── Input material

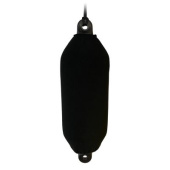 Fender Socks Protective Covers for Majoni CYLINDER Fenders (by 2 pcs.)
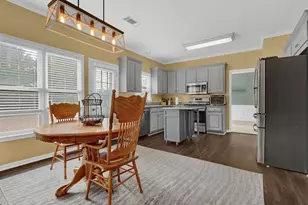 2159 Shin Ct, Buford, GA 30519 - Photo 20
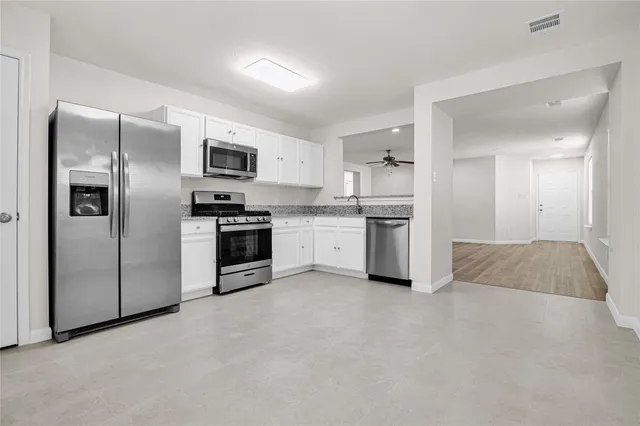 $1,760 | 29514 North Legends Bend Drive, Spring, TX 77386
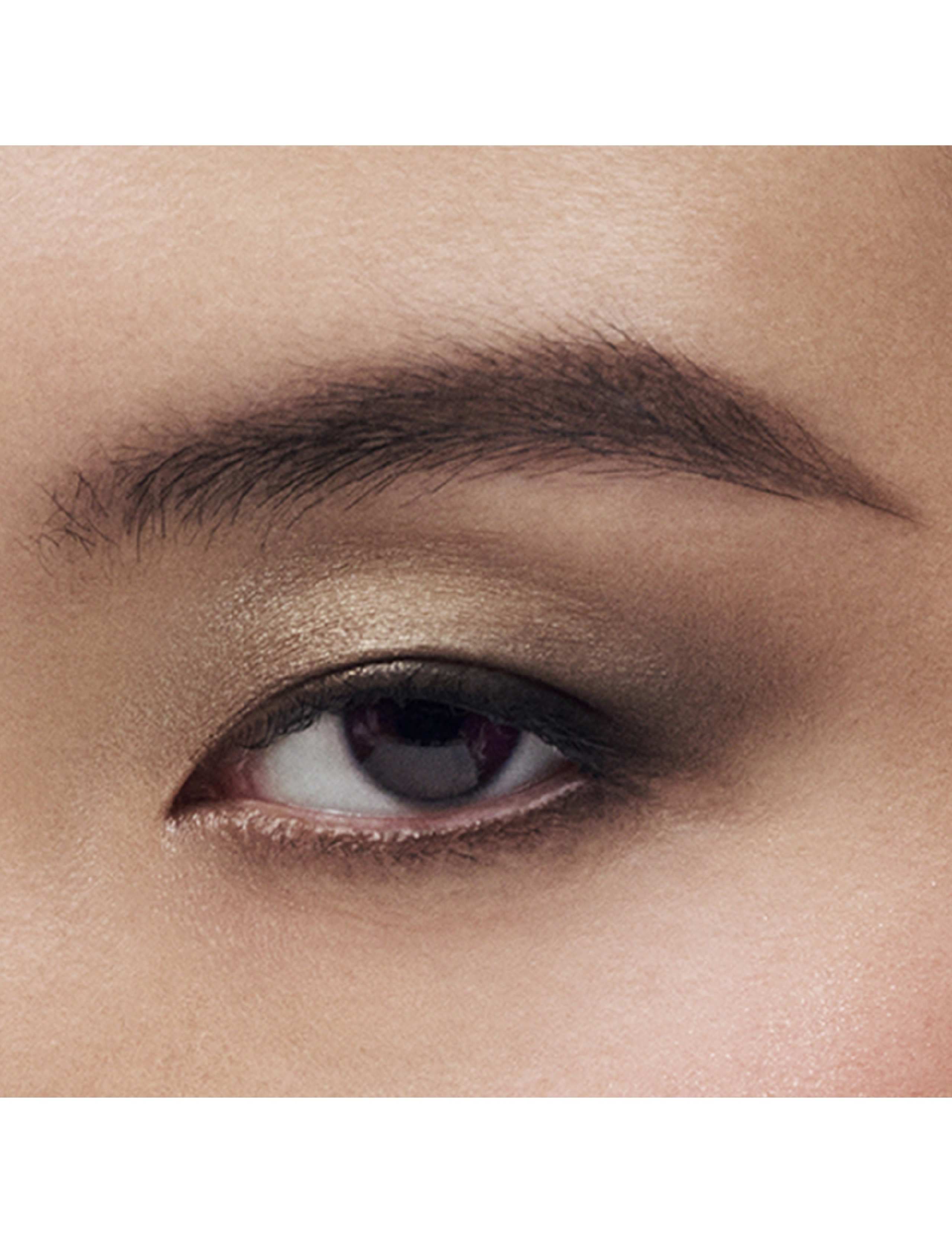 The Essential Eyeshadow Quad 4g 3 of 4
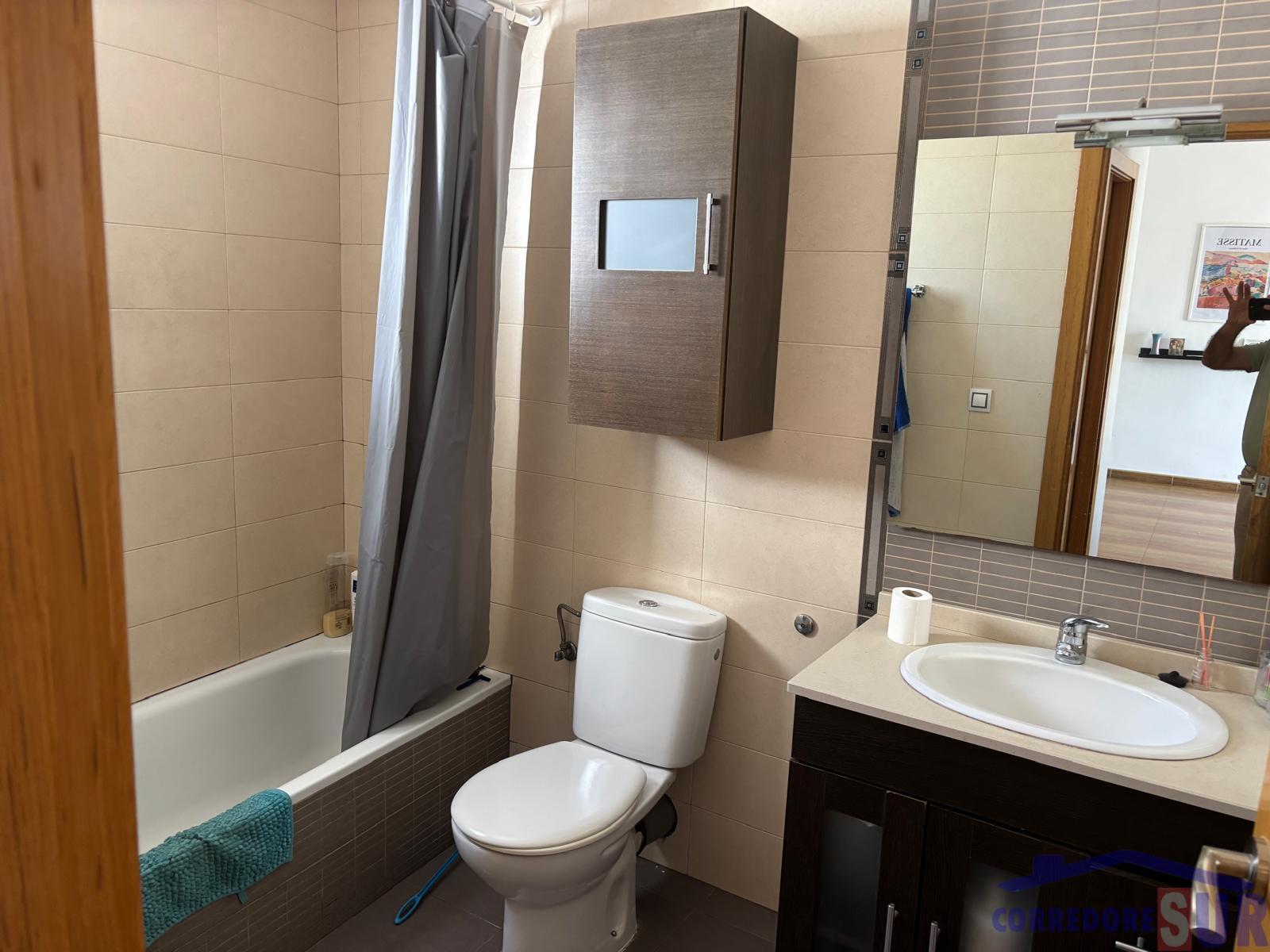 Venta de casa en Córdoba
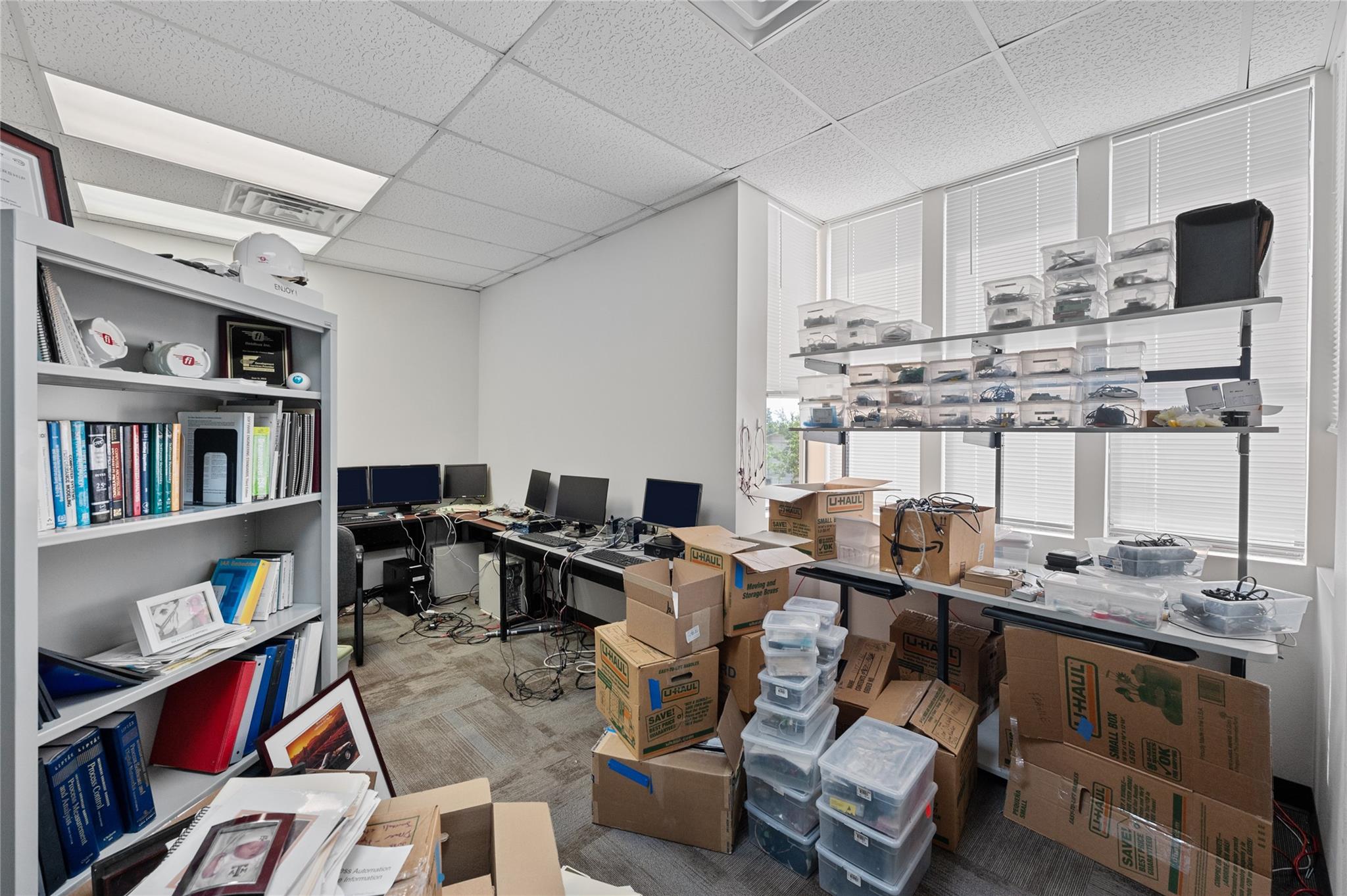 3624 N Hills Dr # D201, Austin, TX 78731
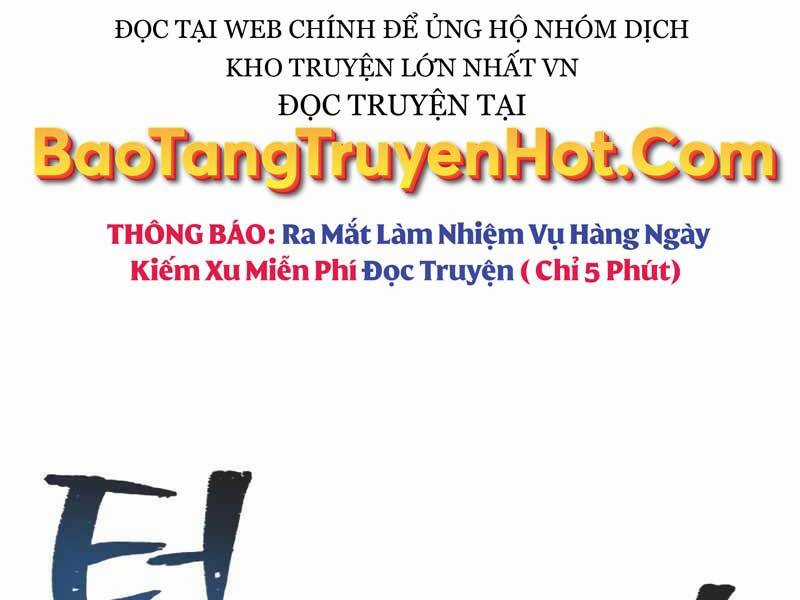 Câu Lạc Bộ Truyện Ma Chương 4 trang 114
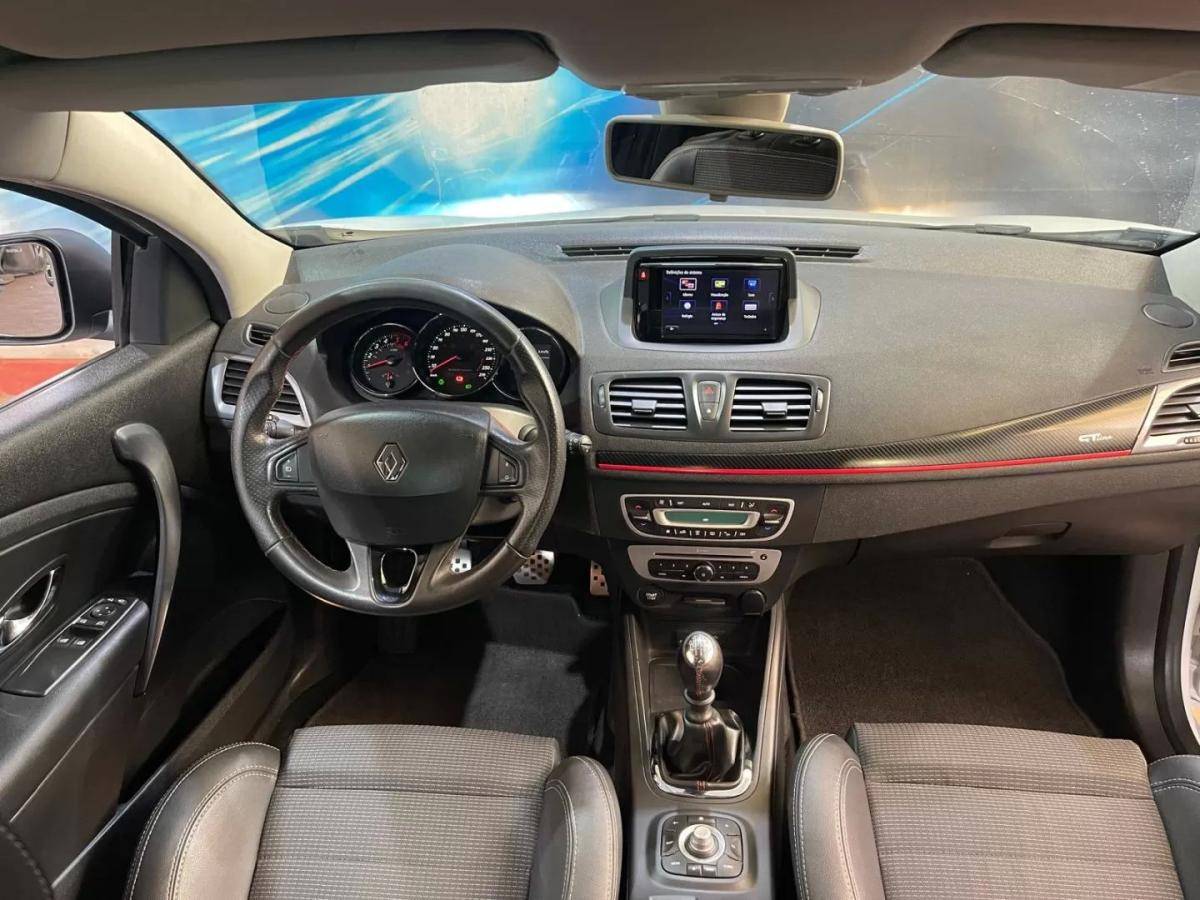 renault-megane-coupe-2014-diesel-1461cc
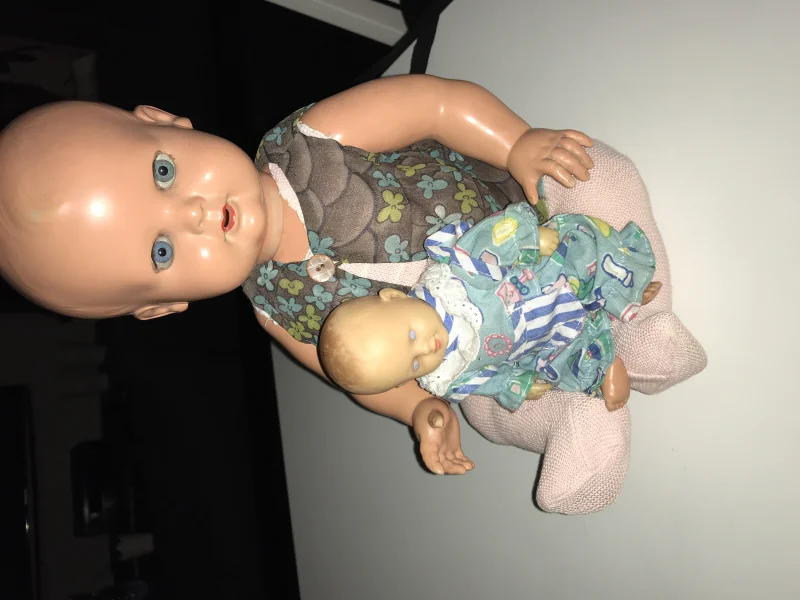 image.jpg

────

- To-do item: Copy out every line above word for word, keeping only the text and dropping the pictures.

- Task output:
 Fender Socks Protective Covers for Majoni CYLINDER Fenders (by 2 pcs.)
 2159 Shin Ct, Buford, GA 30519 - Photo 20
 $1,760 | 29514 North Legends Bend Drive, Spring, TX 77386
 The Essential Eyeshadow Quad 4g 3 of 4
 Venta de casa en Córdoba
 3624 N Hills Dr # D201, Austin, TX 78731
 Câu Lạc Bộ Truyện Ma Chương 4 trang 114
 renault-megane-coupe-2014-diesel-1461cc
 image.jpg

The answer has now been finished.